Lately I’ve been aware of my awareness of insects. If I go back to the same location more than once, I notice I’m paying attention to different things. I figure I’ve progressed through three levels of looking so far:
1. When I first started taking pictures of insects, I scanned for movement or color. I spotted a fly because it landed on a zucchini flower or I noticed a beetle because its coloring stood out from the deck furniture. I was thrilled to look up the basics about flower flies, happily learning how to tell the difference between flies, bees, and wasps and not ready for deeper details.

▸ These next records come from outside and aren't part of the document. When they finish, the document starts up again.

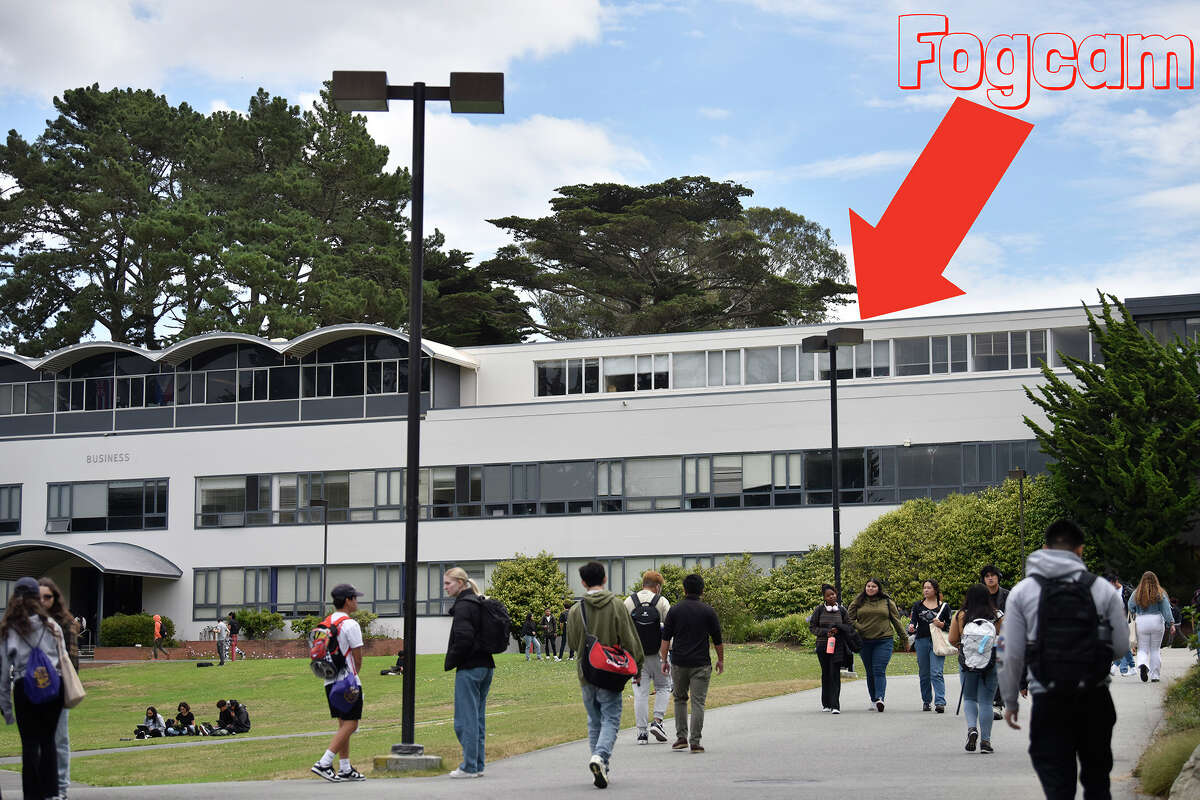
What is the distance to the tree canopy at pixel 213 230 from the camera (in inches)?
2667

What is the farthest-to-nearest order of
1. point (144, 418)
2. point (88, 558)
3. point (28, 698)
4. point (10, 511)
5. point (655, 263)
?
point (655, 263) < point (10, 511) < point (144, 418) < point (88, 558) < point (28, 698)

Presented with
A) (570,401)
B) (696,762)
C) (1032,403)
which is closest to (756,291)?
(570,401)

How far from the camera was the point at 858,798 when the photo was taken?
1136 cm

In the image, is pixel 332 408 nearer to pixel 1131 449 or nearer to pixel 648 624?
pixel 1131 449

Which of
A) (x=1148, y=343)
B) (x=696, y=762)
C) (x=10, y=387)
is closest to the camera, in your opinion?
(x=696, y=762)

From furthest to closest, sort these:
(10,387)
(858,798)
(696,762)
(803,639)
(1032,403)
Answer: (10,387) → (1032,403) → (803,639) → (696,762) → (858,798)

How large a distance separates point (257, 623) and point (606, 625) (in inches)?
1611

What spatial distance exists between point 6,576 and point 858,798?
49.5m

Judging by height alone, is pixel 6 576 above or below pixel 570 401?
below

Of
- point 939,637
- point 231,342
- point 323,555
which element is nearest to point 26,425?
point 231,342

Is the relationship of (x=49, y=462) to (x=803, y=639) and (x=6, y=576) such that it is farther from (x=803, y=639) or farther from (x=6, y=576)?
(x=803, y=639)

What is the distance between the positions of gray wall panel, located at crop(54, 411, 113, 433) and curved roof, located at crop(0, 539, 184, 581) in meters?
4.28

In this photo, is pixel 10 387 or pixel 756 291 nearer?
pixel 10 387

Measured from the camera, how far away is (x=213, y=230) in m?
70.1
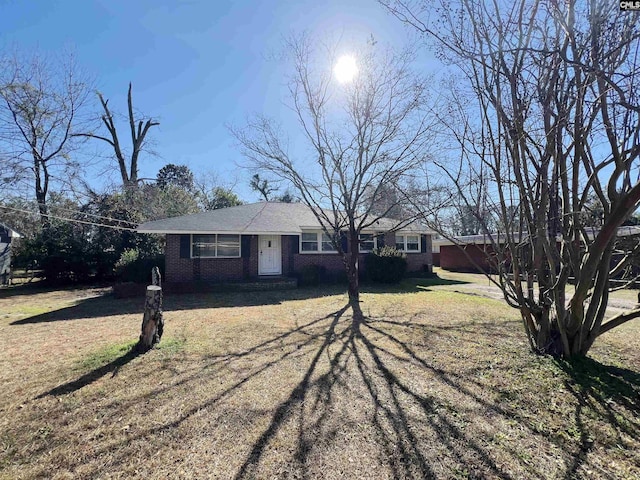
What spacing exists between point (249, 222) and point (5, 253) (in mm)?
11827

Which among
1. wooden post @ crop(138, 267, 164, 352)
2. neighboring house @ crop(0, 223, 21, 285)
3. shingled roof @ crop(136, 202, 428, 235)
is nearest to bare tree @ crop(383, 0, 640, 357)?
wooden post @ crop(138, 267, 164, 352)

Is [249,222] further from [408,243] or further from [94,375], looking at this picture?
[94,375]

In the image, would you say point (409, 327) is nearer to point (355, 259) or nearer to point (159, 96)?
point (355, 259)

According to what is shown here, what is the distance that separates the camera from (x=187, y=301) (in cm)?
1002

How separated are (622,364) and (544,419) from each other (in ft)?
7.55

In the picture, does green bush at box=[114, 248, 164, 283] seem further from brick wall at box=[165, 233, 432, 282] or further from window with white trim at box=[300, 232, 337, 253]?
window with white trim at box=[300, 232, 337, 253]

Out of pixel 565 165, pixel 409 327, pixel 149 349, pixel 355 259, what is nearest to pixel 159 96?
pixel 355 259

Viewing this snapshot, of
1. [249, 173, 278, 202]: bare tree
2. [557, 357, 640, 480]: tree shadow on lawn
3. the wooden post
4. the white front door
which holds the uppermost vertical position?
[249, 173, 278, 202]: bare tree

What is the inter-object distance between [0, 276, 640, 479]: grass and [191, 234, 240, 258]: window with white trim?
6.67 metres

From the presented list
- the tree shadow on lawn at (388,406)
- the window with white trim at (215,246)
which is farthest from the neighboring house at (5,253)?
the tree shadow on lawn at (388,406)

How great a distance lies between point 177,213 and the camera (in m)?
22.2

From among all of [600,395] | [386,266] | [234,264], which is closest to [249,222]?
[234,264]

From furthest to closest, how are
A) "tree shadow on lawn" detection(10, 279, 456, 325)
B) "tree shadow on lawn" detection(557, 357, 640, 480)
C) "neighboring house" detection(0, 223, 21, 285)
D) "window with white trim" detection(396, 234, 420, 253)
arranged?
1. "window with white trim" detection(396, 234, 420, 253)
2. "neighboring house" detection(0, 223, 21, 285)
3. "tree shadow on lawn" detection(10, 279, 456, 325)
4. "tree shadow on lawn" detection(557, 357, 640, 480)

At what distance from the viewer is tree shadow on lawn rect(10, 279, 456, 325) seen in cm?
834
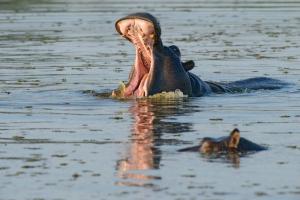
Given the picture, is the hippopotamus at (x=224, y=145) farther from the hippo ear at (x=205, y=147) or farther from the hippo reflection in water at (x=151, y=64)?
the hippo reflection in water at (x=151, y=64)

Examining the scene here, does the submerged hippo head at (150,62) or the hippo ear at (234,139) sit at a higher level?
the submerged hippo head at (150,62)

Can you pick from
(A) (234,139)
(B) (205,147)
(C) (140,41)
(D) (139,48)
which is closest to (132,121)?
(C) (140,41)

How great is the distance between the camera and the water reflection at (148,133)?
937 centimetres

2. When I joined the Oregon Bee Project, it meant camping out in front of a particular flower for an hour at a time. I started noticing the variety of bees and other insects that showed up. I wondered where certain bees went when the early flowers stopped blooming. How did they know where to go next? I wondered what their adult life cycle looked like. Why were some bees out earlier in the spring (andrena) and some I didn’t see until mid to late summer (agapostemon)? I started to differentiate between families of bees and to learn the scientific names. I was and still am enamored at the variety of color, size and detail of all insect species.

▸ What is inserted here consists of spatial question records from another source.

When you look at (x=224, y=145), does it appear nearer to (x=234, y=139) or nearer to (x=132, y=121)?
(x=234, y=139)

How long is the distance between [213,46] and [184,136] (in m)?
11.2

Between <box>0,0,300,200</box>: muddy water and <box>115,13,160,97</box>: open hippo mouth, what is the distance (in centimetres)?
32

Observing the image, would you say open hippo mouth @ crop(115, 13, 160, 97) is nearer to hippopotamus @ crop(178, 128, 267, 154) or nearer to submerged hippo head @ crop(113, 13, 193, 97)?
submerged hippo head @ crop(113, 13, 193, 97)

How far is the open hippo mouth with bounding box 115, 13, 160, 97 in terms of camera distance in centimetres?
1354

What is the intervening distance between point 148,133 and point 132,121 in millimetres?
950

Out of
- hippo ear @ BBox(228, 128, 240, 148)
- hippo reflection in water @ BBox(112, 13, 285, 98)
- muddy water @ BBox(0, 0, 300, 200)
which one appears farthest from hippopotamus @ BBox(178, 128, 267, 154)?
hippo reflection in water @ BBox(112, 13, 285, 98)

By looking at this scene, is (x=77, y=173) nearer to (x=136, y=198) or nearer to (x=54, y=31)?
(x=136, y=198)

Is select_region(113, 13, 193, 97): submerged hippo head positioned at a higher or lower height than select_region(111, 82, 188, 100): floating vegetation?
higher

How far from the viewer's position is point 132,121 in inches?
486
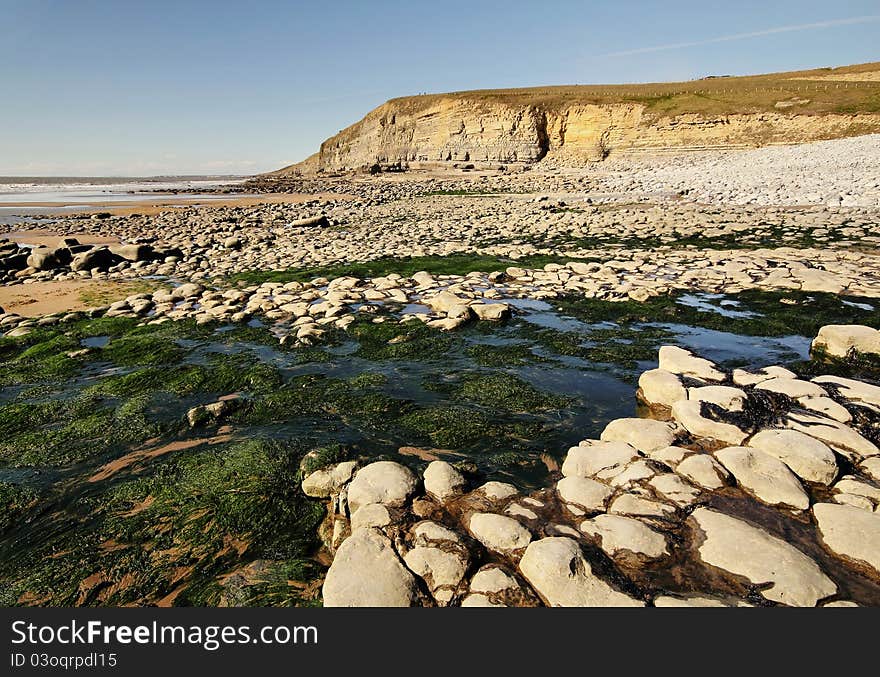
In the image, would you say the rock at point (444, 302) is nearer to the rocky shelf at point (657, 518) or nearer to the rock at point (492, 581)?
the rocky shelf at point (657, 518)

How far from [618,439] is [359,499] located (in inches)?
91.4

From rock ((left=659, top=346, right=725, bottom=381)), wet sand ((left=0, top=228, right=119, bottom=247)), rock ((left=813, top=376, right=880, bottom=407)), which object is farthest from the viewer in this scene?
wet sand ((left=0, top=228, right=119, bottom=247))

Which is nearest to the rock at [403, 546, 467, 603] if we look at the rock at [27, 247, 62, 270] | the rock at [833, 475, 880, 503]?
the rock at [833, 475, 880, 503]

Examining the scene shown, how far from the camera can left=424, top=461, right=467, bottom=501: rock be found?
3.36m

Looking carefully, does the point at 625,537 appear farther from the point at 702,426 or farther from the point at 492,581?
the point at 702,426

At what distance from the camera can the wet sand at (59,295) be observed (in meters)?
9.80

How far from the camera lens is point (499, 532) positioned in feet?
9.41

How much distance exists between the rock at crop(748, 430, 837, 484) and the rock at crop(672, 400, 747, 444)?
13 cm

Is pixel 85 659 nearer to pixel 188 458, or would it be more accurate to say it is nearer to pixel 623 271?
pixel 188 458

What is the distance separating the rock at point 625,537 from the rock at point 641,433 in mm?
1018

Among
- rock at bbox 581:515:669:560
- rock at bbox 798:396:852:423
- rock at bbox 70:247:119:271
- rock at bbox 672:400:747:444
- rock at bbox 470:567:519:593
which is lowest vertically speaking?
rock at bbox 470:567:519:593

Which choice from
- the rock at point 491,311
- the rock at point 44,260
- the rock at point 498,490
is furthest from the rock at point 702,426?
the rock at point 44,260

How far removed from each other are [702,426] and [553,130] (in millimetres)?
59504

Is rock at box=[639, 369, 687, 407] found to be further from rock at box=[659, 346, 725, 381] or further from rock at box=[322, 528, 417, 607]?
rock at box=[322, 528, 417, 607]
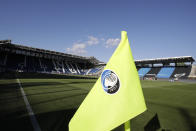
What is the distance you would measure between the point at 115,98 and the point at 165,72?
53247 millimetres

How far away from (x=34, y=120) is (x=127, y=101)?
3.52 meters

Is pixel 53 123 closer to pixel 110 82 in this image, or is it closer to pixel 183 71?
pixel 110 82

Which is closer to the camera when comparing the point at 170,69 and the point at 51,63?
the point at 170,69

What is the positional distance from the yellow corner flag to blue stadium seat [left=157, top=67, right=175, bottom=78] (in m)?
50.0

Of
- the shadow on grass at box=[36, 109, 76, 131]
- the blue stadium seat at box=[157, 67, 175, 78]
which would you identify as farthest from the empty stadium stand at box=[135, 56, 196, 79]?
the shadow on grass at box=[36, 109, 76, 131]

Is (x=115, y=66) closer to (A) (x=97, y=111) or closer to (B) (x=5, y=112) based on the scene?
(A) (x=97, y=111)

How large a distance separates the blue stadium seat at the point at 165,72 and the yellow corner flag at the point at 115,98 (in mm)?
49989

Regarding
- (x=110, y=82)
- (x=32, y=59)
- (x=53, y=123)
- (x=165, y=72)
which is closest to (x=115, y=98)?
(x=110, y=82)

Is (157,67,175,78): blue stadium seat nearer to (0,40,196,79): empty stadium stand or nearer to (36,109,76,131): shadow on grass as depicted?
(0,40,196,79): empty stadium stand

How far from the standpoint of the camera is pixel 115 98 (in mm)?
1270

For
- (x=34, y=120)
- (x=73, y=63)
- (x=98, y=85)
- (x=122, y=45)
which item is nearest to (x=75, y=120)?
(x=98, y=85)

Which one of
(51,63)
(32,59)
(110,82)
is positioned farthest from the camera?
(51,63)

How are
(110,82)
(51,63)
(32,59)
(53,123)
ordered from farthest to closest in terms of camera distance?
(51,63), (32,59), (53,123), (110,82)

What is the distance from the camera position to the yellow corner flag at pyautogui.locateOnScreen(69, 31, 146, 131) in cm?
119
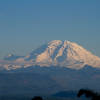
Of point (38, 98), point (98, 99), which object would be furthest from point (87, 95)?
point (38, 98)

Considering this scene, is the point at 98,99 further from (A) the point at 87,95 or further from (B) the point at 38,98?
(B) the point at 38,98

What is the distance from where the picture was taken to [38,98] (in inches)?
710

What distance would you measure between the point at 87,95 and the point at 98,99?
1.57 ft

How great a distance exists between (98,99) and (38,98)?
2.35m

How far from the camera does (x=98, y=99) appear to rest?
17.7 metres

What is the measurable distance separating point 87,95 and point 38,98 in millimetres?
1926

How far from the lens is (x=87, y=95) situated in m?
17.9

3. Now, I’m starting to be aware of interspecies stories that play out and the drama that ensues.
There’s a vine that blooms in the alley behind our house. I think it’s Hahn’s ivy. Late in the summer, it’s one of the few local sources of pollen / nectar and it thrums with insect activity. I’ve noticed these things:
There’s a hierarchy for time on the flowers. Bees chase away flies. Yellow jacket wasps scare away bees. And I once saw a bigger black wasp (top photo: still unsure of the species) merely gesture toward a yellow jacket and send it fleeing.
There are some insects that aren’t there to feed on flowers. I’ve seen a large jumping spider eating a fly (above), and an assassin bug (below) waiting for its next meal. Some of the wasps, too, are not there to get plant food, they’re looking for insect food for their larvae. They don’t land, they scout.
Some of the flies and bees (the males?) don’t land on the flowers either, but patrol. They’re looking, I think, for a mate. On sunny and warm early fall days, I’ve seen mating flies and dragonflies. They’re trying to ensure they reproduce before the weather turns, I’m sure.
There are levels of awareness I haven’t achieved. Many of them. I’m not very good at spotting insects that aren’t on flowers. There are very few insects I know at even the genus level. I don’t know how to look for eggs or larvae and the timing of most life cycles. I can’t wait to grow insect-friendly greenery and do experiments over time. I look forward to every step of the adventure.